Semin Ophthalmol. 2011 Jul-Sep;26(4-5):295-303. doi: 10.3109/08820538.2011.588665.
Behçet's Disease (BD) is a multisystem inflammatory disorder of uncertain etiology with a variety of potential manifestations throughout the body, and its ocular complications are some of its most devastating. Treatment with immunosuppressive agents has improved outcomes, but many patients suffer from disease that responds poorly to conventional therapies. Because of this, therapy with a variety of biological response modifiers has been employed. The earliest was interferon-α, and a multitude of reports have described its benefits for the uveitis associated with Behçet's Disease. Many patients enjoy durable remissions of their ocular inflammatory disease even after discontinuation of therapy, but side-effects are almost universal and some can be dangerous. Of the newer biological response modifiers, infliximab, a monoclonal antibody to TNF-α, has been most extensively studied. It is reported to be rapidly effective in many cases of Behçet's Disease uveitis, though with conflicting data as to the ability to induce durable remission after cessation of treatment. Side-effects are relatively rare, but may be serious.
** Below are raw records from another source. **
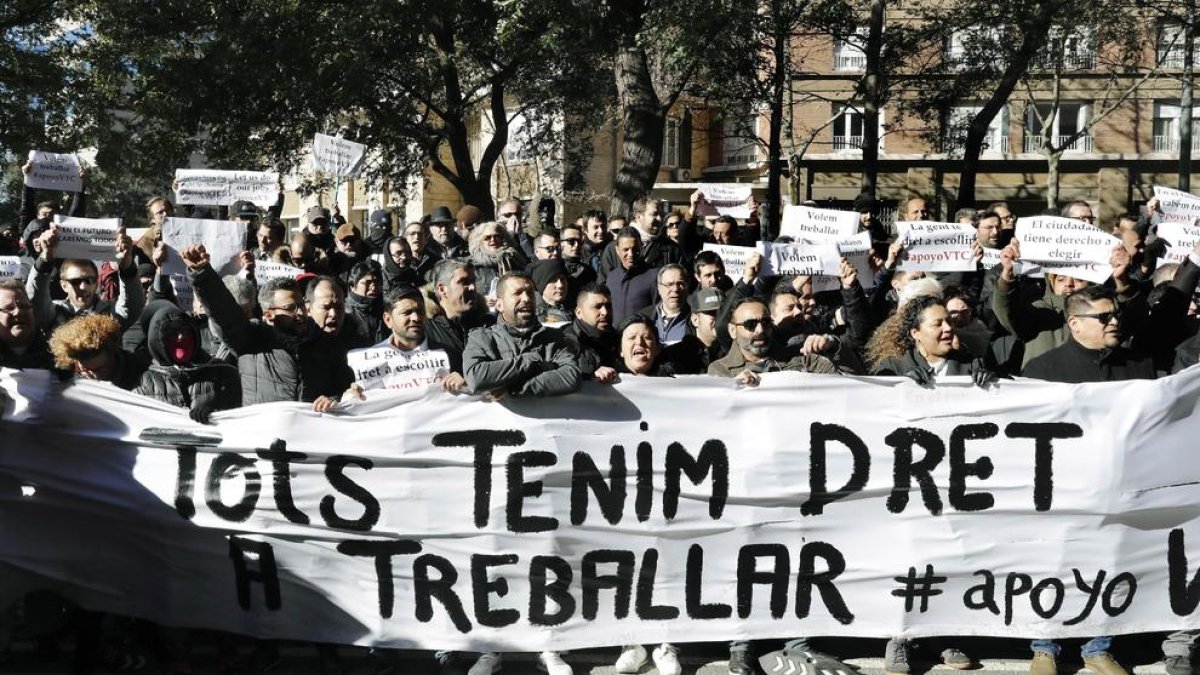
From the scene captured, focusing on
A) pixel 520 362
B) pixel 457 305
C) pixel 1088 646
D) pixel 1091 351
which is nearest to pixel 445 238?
pixel 457 305

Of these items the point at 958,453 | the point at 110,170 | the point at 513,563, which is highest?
the point at 110,170

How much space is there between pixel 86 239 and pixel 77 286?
0.29 meters

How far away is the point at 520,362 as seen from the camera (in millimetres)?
5578

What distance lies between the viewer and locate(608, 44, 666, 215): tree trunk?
15.4 metres

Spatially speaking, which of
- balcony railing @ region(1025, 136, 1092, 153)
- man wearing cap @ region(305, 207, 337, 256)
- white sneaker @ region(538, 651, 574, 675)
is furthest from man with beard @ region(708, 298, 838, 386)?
balcony railing @ region(1025, 136, 1092, 153)

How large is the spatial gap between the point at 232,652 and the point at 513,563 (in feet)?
4.31

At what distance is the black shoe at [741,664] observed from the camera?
575cm

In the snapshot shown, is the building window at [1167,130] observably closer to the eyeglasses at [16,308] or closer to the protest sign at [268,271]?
the protest sign at [268,271]

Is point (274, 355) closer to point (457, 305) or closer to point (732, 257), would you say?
point (457, 305)

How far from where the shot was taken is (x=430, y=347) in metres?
6.32

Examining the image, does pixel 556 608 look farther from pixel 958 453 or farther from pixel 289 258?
pixel 289 258

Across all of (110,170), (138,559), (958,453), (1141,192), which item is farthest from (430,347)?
(1141,192)

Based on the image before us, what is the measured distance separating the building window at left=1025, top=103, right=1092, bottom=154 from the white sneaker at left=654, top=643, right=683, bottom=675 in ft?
112

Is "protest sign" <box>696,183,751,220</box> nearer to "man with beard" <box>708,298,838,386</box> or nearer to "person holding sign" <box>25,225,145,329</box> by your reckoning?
"man with beard" <box>708,298,838,386</box>
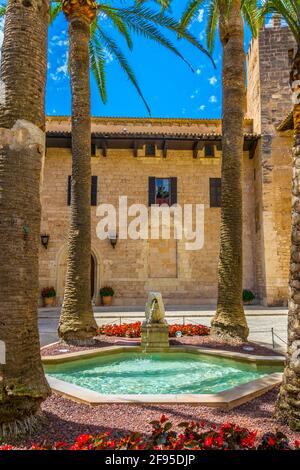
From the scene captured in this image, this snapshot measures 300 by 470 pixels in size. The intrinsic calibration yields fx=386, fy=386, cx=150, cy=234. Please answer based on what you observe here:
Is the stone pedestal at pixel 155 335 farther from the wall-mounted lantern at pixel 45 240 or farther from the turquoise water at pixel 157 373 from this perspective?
the wall-mounted lantern at pixel 45 240

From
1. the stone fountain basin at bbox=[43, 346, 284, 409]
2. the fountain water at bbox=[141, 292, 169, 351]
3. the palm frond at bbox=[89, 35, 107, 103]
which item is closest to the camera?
the stone fountain basin at bbox=[43, 346, 284, 409]

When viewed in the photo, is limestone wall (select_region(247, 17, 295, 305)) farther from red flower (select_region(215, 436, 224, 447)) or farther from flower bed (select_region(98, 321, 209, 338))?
red flower (select_region(215, 436, 224, 447))

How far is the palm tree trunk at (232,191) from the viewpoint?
8273 millimetres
Several reports have been published on the use of other biologic agents, including adalimumab (a humanized antibody to TNF-α), etanercept (a molecule that resembles the TNF-α receptor), and rituximab (an antibody to CD20 that depletes the body of CD20-positive B cells). Of the three of these, adalimumab has the most promising initial evidence, etanercept has very few positive reports in patients with BD uveitis (and is likely ineffective in uveitis in general), and rituximab is lacking data. Although randomized controlled trials are almost completely lacking, currently available evidence is promising that biologic agents can prove an invaluable addition to the armamentarium of the practitioner treating patients with BD uveitis.
白塞病(BD)是一种病因不明的多系统炎症性疾病,全身有多种潜在表现,其眼部并发症是最具破坏性的一些表现。免疫抑制剂治疗改善了治疗效果,但许多患者的疾病对传统疗法反应不佳。因此,已采用多种生物反应调节剂进行治疗。最早使用的是干扰素-α,大量报告描述了其对与白塞病相关的葡萄膜炎的益处。许多患者即使在停药后,眼部炎症性疾病也能实现持久缓解,但副作用几乎普遍存在,有些可能很危险。在较新的生物反应调节剂中,英夫利昔单抗(一种抗TNF-α单克隆抗体)得到了最广泛的研究。据报道,它在许多白塞病葡萄膜炎病例中迅速起效,不过关于停药后能否诱导持久缓解的数据存在矛盾。副作用相对较少,但可能很严重。关于其他生物制剂的使用也有一些报道,包括阿达木单抗(一种抗TNF-α人源化抗体)、依那西普(一种类似于TNF-α受体的分子)和利妥昔单抗(一种抗CD20抗体,可清除体内CD20阳性B细胞)。在这三种药物中,阿达木单抗初步证据最有前景,依那西普在白塞病葡萄膜炎患者中的阳性报告很少(而且一般可能对葡萄膜炎无效),利妥昔单抗缺乏相关数据。虽然几乎完全缺乏随机对照试验,但现有证据表明生物制剂有望成为治疗白塞病葡萄膜炎医生的宝贵武器。